Nascida em Mirabela, no município de
Montes Claros, em Minas Gerais, em 23 de junho de 1964, Helena
Pedra começou a desenhar em 1986 e se iniciou na pintura cinco
anos depois, com temas folclóricos e populares, que logo
conquistaram espaço pela delicadeza no tratamento das cores.
Casada com o pintor Lindorico Pedra,
ao lado de quem expõe na Feira de Arte e Artesanato em Belo
Horizonte, MG, Helena já vendeu quadros para colecionadores do
Brasil, Holanda, México e França, a artista retrata festas, como
casamentos na roça, imagens de praias à distância e cenas
típicas do interior mineiro.
A alegria de uma festa junina é
tratada com todos seus elementos típicos, com destaque para as
bandeirinhas coloridas, que se encontram na base da cruz da
igreja, com paredes brancas e janelas azuis, que se destaca no
arraial. As pessoas, com roupas coloridas e vestidos listrados na
horizontal, participam de animada quadrilha, numa contagiante
mescla de cores.
A impressão do espectador é que a
artista subiu numa das muitas colinas mineiras para realizar o
trabalho.

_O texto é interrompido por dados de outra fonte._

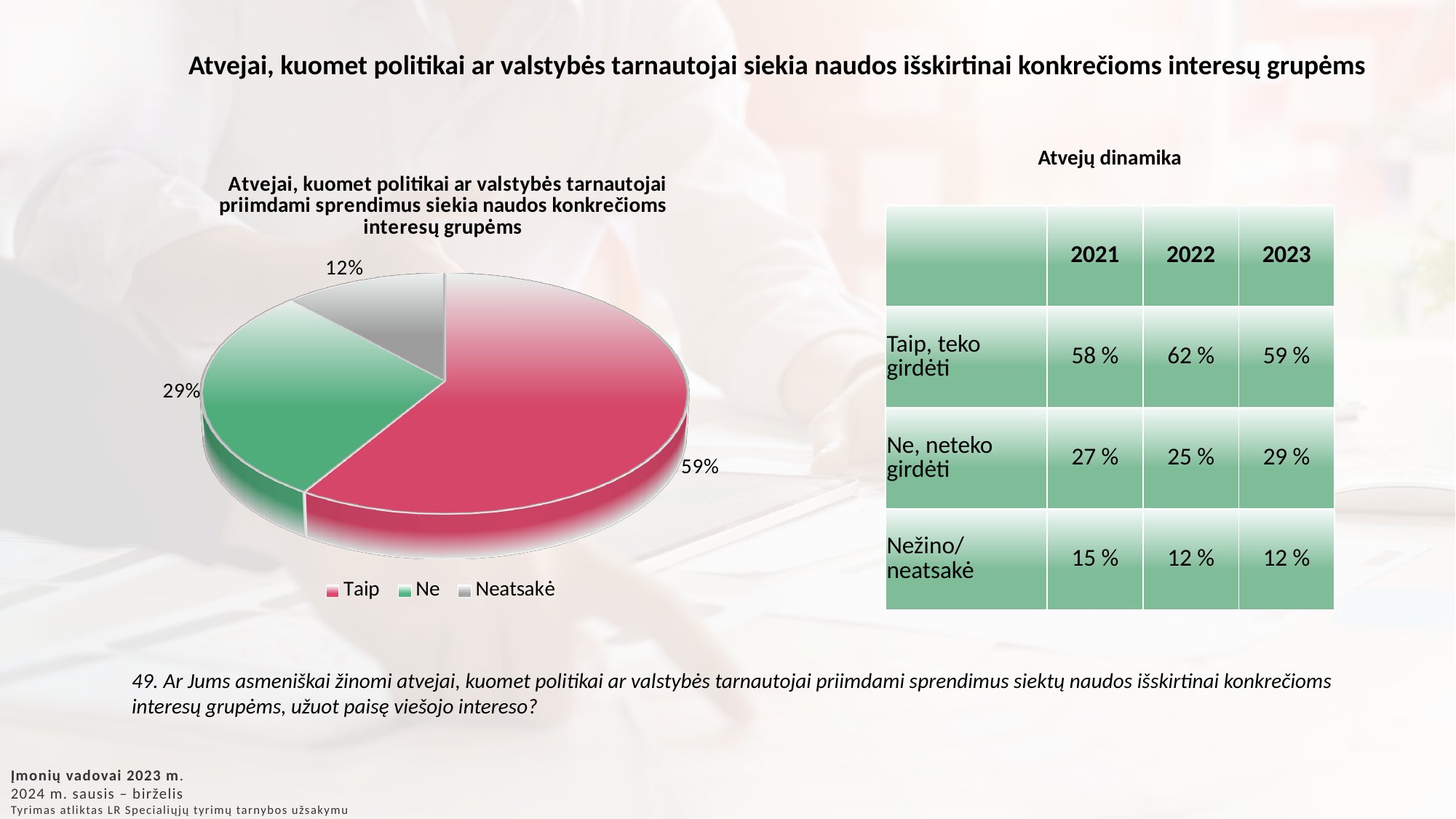
How many entries does the pie chart's legend list? 3 Which slice of the pie chart is the smallest? Neatsakė What is the difference in percentage points between the "Ne" and "Neatsakė" slices? 17 Which slice of the pie chart is the largest? Taip What share of the pie does the "Taip" slice represent? 59% How many slices does the pie chart have? 3 What share of the pie does the "Ne" slice represent? 29% What kind of chart is shown on the slide? pie chart What is the difference in percentage points between the "Taip" and "Ne" slices? 30 Which is larger, the "Ne" slice or the "Neatsakė" slice? Ne What share of the pie does the "Neatsakė" slice represent? 12% What colour is the "Taip" slice in the pie chart? red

Ao fundo, uma lua cheia bem branca surge entre outros
morros, integrando-se à paisagem e ampliando a atmosfera de
encantamento propiciada pelo quadro. Devido à intensa variação
cromática, que inclui tons de vermelho, amarelo, azul e verde,
há um dinamismo interno que transmite a alegria de uma festa
junina do interior do Brasil.
Quando a temática se volta para a
praia, mantém-se a imagem distanciada. As figuras humanas mal
são vistas sobre uma pequena região com areia, colocada junto a
uma área com vegetação natural. Ao lado esquerdo, pequenas
casas indiciam a existência de um vilarejo. Esses universos da
terra, da água e do céu azul bem claro se conjugam com lirismo,
num Éden habitado por seres comuns num simples momento de lazer.
De fato, no universo pictórico de
Helena Pedra, o cotidiano pode ser mágico e universal. É o que
comprova sua tela Final de missa, no qual pessoas são flagradas
na saída de seu encontro com Deus.Com roupas coloridas e rostos
às vezes verdes, deixam a casa divina para, ao descer uma escada
feita sem perspectiva, bem ao estilo primitivista, integrar-se ao
mundo profano, conversando, provavelmente sobre assuntos de toda
ordem e indo tomar sorvete num carrinho junto à praça com muitas
flores, de proporções também exageradas em relação às
pessoas.
Em Romeu e Julieta, Shakepeare colocou
na boca do protagonista palavras que ilustram bem o fascínio e a
simplicidade da autêntica beleza, seja de uma pessoa ou de uma
obra de arte: “Ela ensina as luzes a brilhar”. Os quadros de
Helena Pedra têm esse estranho poder, pois sua luminosidade
peculiar transmite uma intensa alegria de viver, enquanto as cores
transportam para uma sociedade ideal em que o sofrimento
simplesmente parece não existir.
Oscar D’Ambrosio é
jornalista, crítico de arte e autor de Os pincéis de Deus:
vida e obra do pintor naïf Waldomiro de Deus (Editora UNESP).